Last week, the Penguins managed to defeat Southern Illinois University, 17-14, despite a lousy offensive performance. The victory put the Penguins at 2-3, but with games against South Dakota State, North Dakota State and the University of Northern Iowa on the schedule, the team isn’t likely to flirt with a playoff appearance, let alone a winning record.

When Pelini took the position, it showed his willingness to coach his hometown team, despite the salary decrease. Pelini wanted the position; the university wanted Pelini. Now, it’s time for YSU to move on.

In a 2015 article published in The Vindicator, Pelini signed a four year, $213,894 per year contract; the contract will expire on Feb.28, 2019, as the article states. In his last season at Nebraska, Pelini earned nearly $3.1 million.

Since his contract doesn’t reach next season, it’s probably best if YSU simply lets it expire. Even if both sides expressed interest in an extension, the school likely can’t meet salary demands.

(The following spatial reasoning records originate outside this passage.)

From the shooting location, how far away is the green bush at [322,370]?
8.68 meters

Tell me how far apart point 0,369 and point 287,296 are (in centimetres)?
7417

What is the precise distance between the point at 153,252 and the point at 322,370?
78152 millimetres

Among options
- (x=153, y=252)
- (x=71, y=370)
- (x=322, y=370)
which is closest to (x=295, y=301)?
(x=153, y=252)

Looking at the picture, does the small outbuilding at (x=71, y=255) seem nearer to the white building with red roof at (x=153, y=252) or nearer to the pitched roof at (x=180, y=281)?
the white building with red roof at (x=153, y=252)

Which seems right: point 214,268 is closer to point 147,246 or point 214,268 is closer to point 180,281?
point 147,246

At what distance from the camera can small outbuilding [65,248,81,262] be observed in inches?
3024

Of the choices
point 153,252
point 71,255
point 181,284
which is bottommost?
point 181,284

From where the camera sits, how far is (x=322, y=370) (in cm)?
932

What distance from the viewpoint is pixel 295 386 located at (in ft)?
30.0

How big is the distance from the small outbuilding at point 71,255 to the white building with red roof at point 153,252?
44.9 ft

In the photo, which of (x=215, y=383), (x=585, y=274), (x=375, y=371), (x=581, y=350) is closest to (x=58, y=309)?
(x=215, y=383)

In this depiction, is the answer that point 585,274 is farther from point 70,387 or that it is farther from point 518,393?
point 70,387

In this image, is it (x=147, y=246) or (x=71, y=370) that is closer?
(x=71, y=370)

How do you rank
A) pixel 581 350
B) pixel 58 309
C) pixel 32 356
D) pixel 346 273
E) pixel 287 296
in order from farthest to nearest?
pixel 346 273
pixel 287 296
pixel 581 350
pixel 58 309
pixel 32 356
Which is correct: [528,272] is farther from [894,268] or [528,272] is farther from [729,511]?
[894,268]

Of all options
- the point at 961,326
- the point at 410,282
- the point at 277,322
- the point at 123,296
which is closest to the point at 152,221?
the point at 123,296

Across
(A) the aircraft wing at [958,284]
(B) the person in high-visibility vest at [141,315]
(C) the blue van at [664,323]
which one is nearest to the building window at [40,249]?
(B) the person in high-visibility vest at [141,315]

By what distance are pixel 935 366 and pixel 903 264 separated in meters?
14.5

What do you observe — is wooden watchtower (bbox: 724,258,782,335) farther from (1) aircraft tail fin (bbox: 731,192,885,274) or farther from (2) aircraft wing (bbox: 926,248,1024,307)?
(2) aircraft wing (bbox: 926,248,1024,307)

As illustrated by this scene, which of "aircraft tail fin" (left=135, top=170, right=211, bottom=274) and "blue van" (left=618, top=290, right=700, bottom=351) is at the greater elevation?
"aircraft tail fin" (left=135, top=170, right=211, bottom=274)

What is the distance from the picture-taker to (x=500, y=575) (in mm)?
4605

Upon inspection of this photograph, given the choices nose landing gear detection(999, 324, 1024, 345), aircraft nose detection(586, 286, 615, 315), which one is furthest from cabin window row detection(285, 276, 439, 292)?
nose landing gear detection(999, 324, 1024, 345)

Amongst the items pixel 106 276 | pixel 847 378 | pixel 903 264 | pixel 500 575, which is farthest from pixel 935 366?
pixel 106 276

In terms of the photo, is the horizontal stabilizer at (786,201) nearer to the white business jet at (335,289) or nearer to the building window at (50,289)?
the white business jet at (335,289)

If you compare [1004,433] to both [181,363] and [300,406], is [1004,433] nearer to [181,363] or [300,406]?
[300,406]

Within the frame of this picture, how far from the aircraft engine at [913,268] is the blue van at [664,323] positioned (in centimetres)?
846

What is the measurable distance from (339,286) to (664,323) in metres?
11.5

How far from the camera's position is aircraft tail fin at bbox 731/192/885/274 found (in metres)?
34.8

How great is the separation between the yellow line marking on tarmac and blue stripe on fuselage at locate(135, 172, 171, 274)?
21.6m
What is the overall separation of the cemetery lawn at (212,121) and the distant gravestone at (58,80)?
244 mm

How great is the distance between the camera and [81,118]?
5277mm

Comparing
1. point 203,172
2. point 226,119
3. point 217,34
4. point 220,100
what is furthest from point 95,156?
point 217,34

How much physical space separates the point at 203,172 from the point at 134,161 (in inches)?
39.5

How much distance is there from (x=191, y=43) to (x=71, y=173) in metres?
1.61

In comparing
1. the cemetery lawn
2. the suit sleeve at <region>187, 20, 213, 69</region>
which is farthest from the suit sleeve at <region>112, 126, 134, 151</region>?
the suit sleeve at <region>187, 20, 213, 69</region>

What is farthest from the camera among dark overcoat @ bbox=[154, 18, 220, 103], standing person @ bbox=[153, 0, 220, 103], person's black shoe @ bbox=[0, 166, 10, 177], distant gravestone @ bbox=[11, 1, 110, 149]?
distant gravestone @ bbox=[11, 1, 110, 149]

The 2018 season should be his last with the Penguins.

Despite an underwhelming 2017, the 2018 season began with high expectations; however, the 23-21 loss to Butler University on opening day set the team back. YSU entered the Butler game as a 37-point favorite; the season hasn’t improved since. The season only looks to get worse from today until Nov. 17.

In the end, the Pelini hire proved smart by both him and the athletic department. Nobody will question why the Penguins chose him as their head coach. It just hasn’t worked out.


  1. Pelini is a joke of a head coach. His success as a coach has always been with predecessors players.

    He also has a toxic attitude that wears out his welcome quickly.